- The new deep learning system teaches a robot how to perform specific tasks by observing humans.
- It observes human actions and uses an image-centric domain randomization method to generate human-readable programs.
- Then robot executes these human-readable programs in n number of steps.
Now researchers at NVIDIA have built a new deep learning system that teaches robots how to do specific tasks by observing humans. This is the first AI system developed to teach machines directly from actions performed by humans. According to the developers, it will improve the communication between robots and humans, while enabling people to seamlessly work alongside robots.
How It Works?
Robots can efficiently execute helpful tasks in real-world if there is a better way to communicate the task to the robot, which includes telling the final outcome and any clues as to the best means to obtain that outcome.
Also, the robot should be capable of executing tasks robustly in varying environments. Teaching a machine by demonstration is an effective way to solve issues like uncertain sensor input, less accurate control output.
Humans can tell robots what to perform by demonstrating it and providing hints as to how to execute the task efficiently. A single demonstration would be enough for a perfect AI system to teach robots how to perform a new task.
In this study, developers have made a system of multiple-level neural network trained in simulation. In order to make the problem controllable, they focused on stacking cubes (of different colors) either in pyramid-shape or vertically.
Developers have executed a series neural networks on NVIDIA Titan X GPUs. The multiple-level neural network performs tasks associated with perception, program creation and execution. These neural networks helped robot learn a task from a single real-world demonstration.

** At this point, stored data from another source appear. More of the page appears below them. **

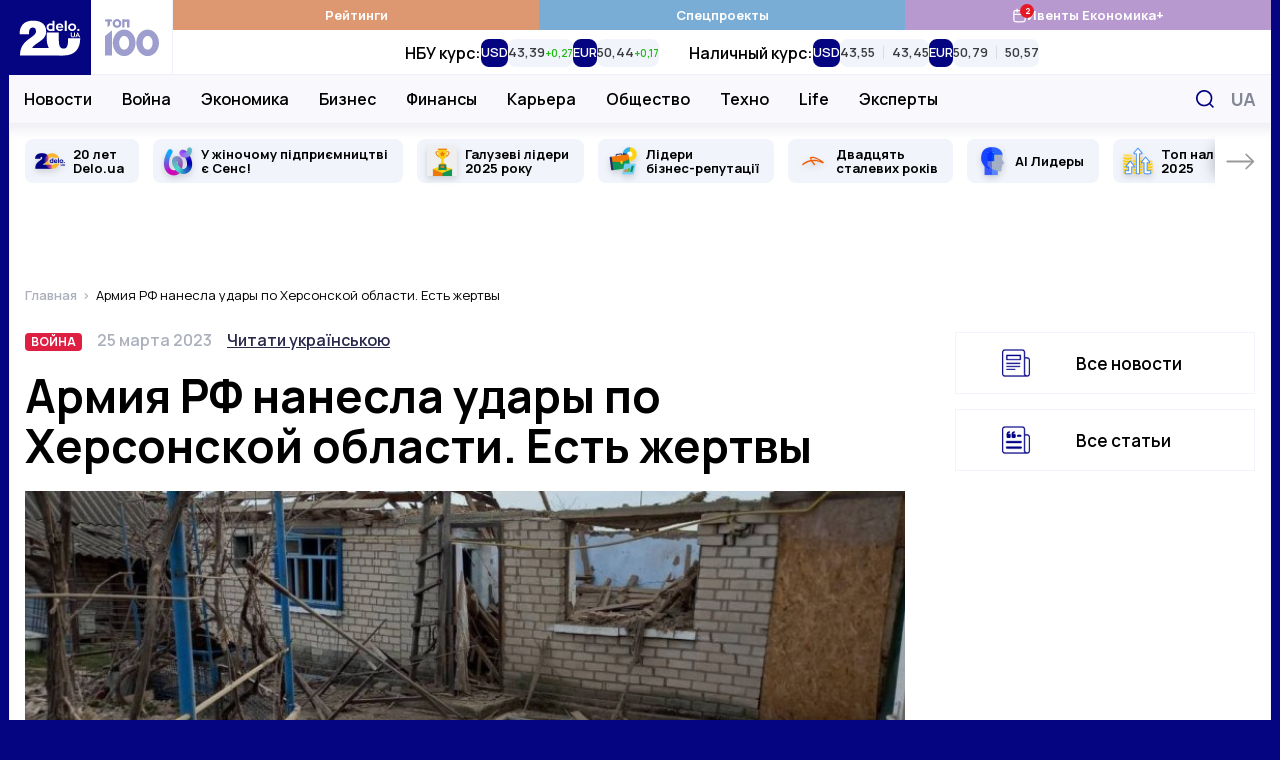

--- FILE ---
content_type: application/javascript; charset=utf-8
request_url: https://fundingchoicesmessages.google.com/f/AGSKWxXqHyftg49wU7TBtqIGkSxmBchpcWHE5dSPy_3mYxGLsM7CYi8R59SKl7HP7y86JRtrDkmcnK_sp0dZeKsdSh6pqSZ83oAZhANAqmGj6JGdawscHNWp8GaDh2nsMJrAQgPZXYyR49MI8XXlVh1vGEoVLgsuWZRfKpa1ahRjbjLBRIQUr45xnNBDCop9/_/adframebottom..ph/ads//script-adv-/300_ad_/ads/leaderboard_
body_size: -1291
content:
window['b8fbfac2-2a84-4bb0-995f-29094cf02964'] = true;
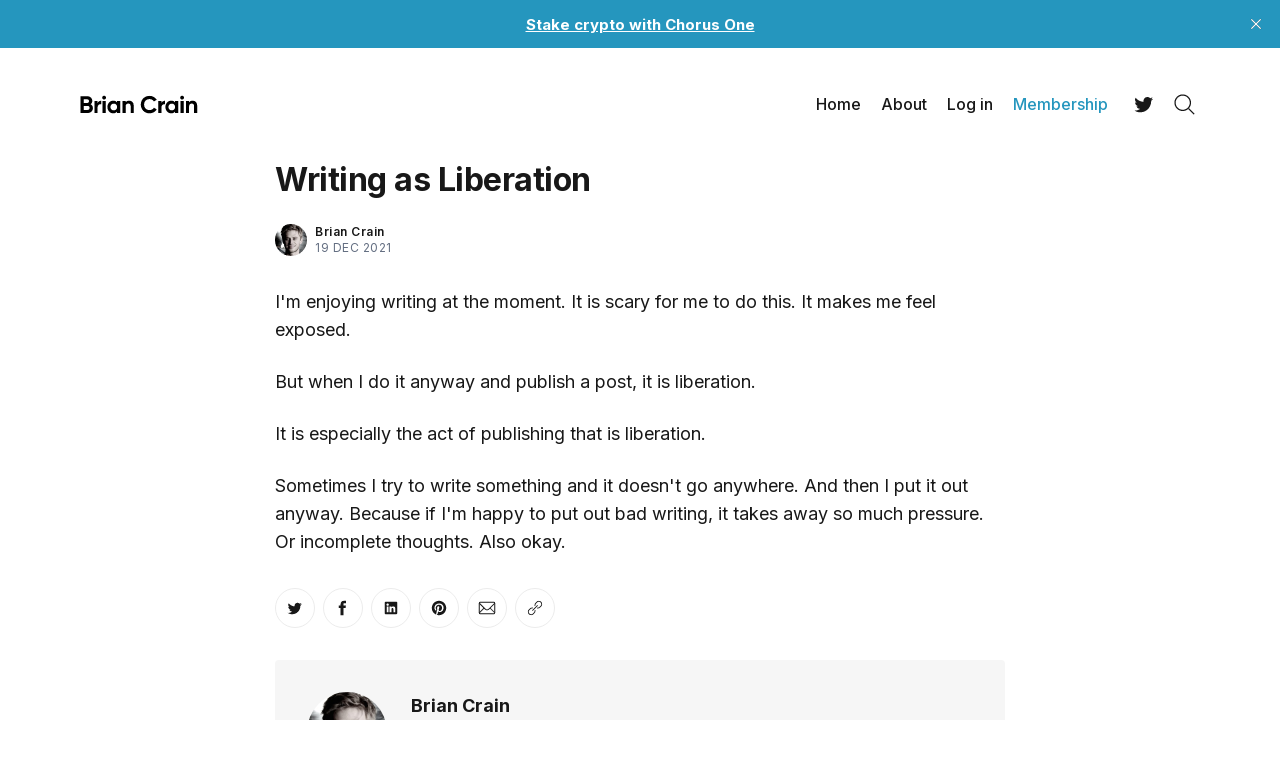

--- FILE ---
content_type: image/svg+xml
request_url: https://bfc.do/content/images/2024/03/bfc_logo.svg
body_size: 634
content:
<svg width="118" height="19" viewBox="0 0 118 19" fill="none" xmlns="http://www.w3.org/2000/svg">
<path d="M10.712 9.28802C12.056 10.056 12.92 11.376 12.92 13.128C12.92 16.008 10.592 18 7.688 18H0.559998V1.20002H7.184C10.016 1.20002 12.296 3.12002 12.296 5.92802C12.296 7.36802 11.696 8.49602 10.712 9.28802ZM7.184 4.29602H3.872V7.99202H7.184C8.216 7.99202 8.984 7.20002 8.984 6.14402C8.984 5.08802 8.24 4.29602 7.184 4.29602ZM7.688 14.904C8.816 14.904 9.632 14.064 9.632 12.912C9.632 11.784 8.816 10.944 7.688 10.944H3.872V14.904H7.688Z" fill="black"/>
<path d="M17.5632 8.06402C18.1872 6.43202 19.6992 5.76002 21.2112 5.76002V9.21602C19.6032 9.02402 17.5632 9.74402 17.5632 12.264V18H14.4672V6.00002H17.5632V8.06402Z" fill="black"/>
<path d="M24.0779 4.56002C23.0459 4.56002 22.1819 3.69602 22.1819 2.66402C22.1819 1.63202 23.0459 0.744019 24.0779 0.744019C25.1339 0.744019 25.9979 1.63202 25.9979 2.66402C25.9979 3.69602 25.1339 4.56002 24.0779 4.56002ZM22.5419 18V6.00002H25.6379V18H22.5419Z" fill="black"/>
<path d="M37.1116 6.00002H40.2076V18H37.1116V16.584C36.2476 17.664 34.9516 18.336 33.1996 18.336C30.0076 18.336 27.3676 15.576 27.3676 12C27.3676 8.42402 30.0076 5.66402 33.1996 5.66402C34.9516 5.66402 36.2476 6.33602 37.1116 7.41602V6.00002ZM33.7756 15.384C35.6956 15.384 37.1116 14.016 37.1116 12C37.1116 9.98402 35.6956 8.61602 33.7756 8.61602C31.8796 8.61602 30.4636 9.98402 30.4636 12C30.4636 14.016 31.8796 15.384 33.7756 15.384Z" fill="black"/>
<path d="M49.2071 5.66402C51.7511 5.66402 53.7431 7.44002 53.7431 10.632V18H50.6471V11.016C50.6471 9.38402 49.6631 8.54402 48.2711 8.54402C46.7591 8.54402 45.6311 9.43202 45.6311 11.52V18H42.5351V6.00002H45.6311V7.34402C46.3511 6.26402 47.5991 5.66402 49.2071 5.66402Z" fill="black"/>
<path d="M69.5386 18.336C64.4506 18.336 60.8026 14.496 60.8026 9.60002C60.8026 4.68002 64.4506 0.864018 69.5386 0.864018C72.6106 0.864018 75.3226 2.42402 76.7626 4.82402L73.9066 6.48002C73.0906 4.99202 71.4586 4.08002 69.5386 4.08002C66.2506 4.08002 64.0906 6.36002 64.0906 9.60002C64.0906 12.816 66.2506 15.096 69.5386 15.096C71.4586 15.096 73.1146 14.184 73.9066 12.72L76.7626 14.376C75.3466 16.776 72.6346 18.336 69.5386 18.336Z" fill="black"/>
<path d="M81.4567 8.06402C82.0807 6.43202 83.5927 5.76002 85.1047 5.76002V9.21602C83.4967 9.02402 81.4567 9.74402 81.4567 12.264V18H78.3607V6.00002H81.4567V8.06402Z" fill="black"/>
<path d="M95.1101 6.00002H98.2061V18H95.1101V16.584C94.2461 17.664 92.9501 18.336 91.1981 18.336C88.0061 18.336 85.3661 15.576 85.3661 12C85.3661 8.42402 88.0061 5.66402 91.1981 5.66402C92.9501 5.66402 94.2461 6.33602 95.1101 7.41602V6.00002ZM91.7741 15.384C93.6941 15.384 95.1101 14.016 95.1101 12C95.1101 9.98402 93.6941 8.61602 91.7741 8.61602C89.8781 8.61602 88.4621 9.98402 88.4621 12C88.4621 14.016 89.8781 15.384 91.7741 15.384Z" fill="black"/>
<path d="M102.069 4.56002C101.037 4.56002 100.174 3.69602 100.174 2.66402C100.174 1.63202 101.037 0.744019 102.069 0.744019C103.125 0.744019 103.989 1.63202 103.989 2.66402C103.989 3.69602 103.125 4.56002 102.069 4.56002ZM100.534 18V6.00002H103.63V18H100.534Z" fill="black"/>
<path d="M112.655 5.66402C115.199 5.66402 117.191 7.44002 117.191 10.632V18H114.095V11.016C114.095 9.38402 113.111 8.54402 111.719 8.54402C110.207 8.54402 109.079 9.43202 109.079 11.52V18H105.983V6.00002H109.079V7.34402C109.799 6.26402 111.047 5.66402 112.655 5.66402Z" fill="black"/>
</svg>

The robot uses an image-centric domain randomization method to generate synthetic, human-readable data with high diversity. It makes the perception network to see training data as real-world information. The data are processed in an image-centric approach so that networks are independent of camera or surrounding.
More specifically, this technique makes fewer assumptions about the position of camera and the visibility of fixed objects (like chair, table) within the surrounding, and thus it’s portable to new scenarios without retraining.
This is a snapshot of demonstration (left column) and robotic execution of specific tasks (remaining columns). The three rows show how a robot executes the automatically generated programs-
- Put yellow on red, green on yellow, and blue on green (upper row).
- Put yellow on green, and blue on red (robot recovered from misplacing the yellow cube).
- Put car on yellow.
The study doesn’t address many issues, like improving robustness of domain randomization to variation in color and lighting, utilizing data of pervious execution to overcome sensing limitations, integrating context to better control occlusion, and extending vocabulary of human-readable programs.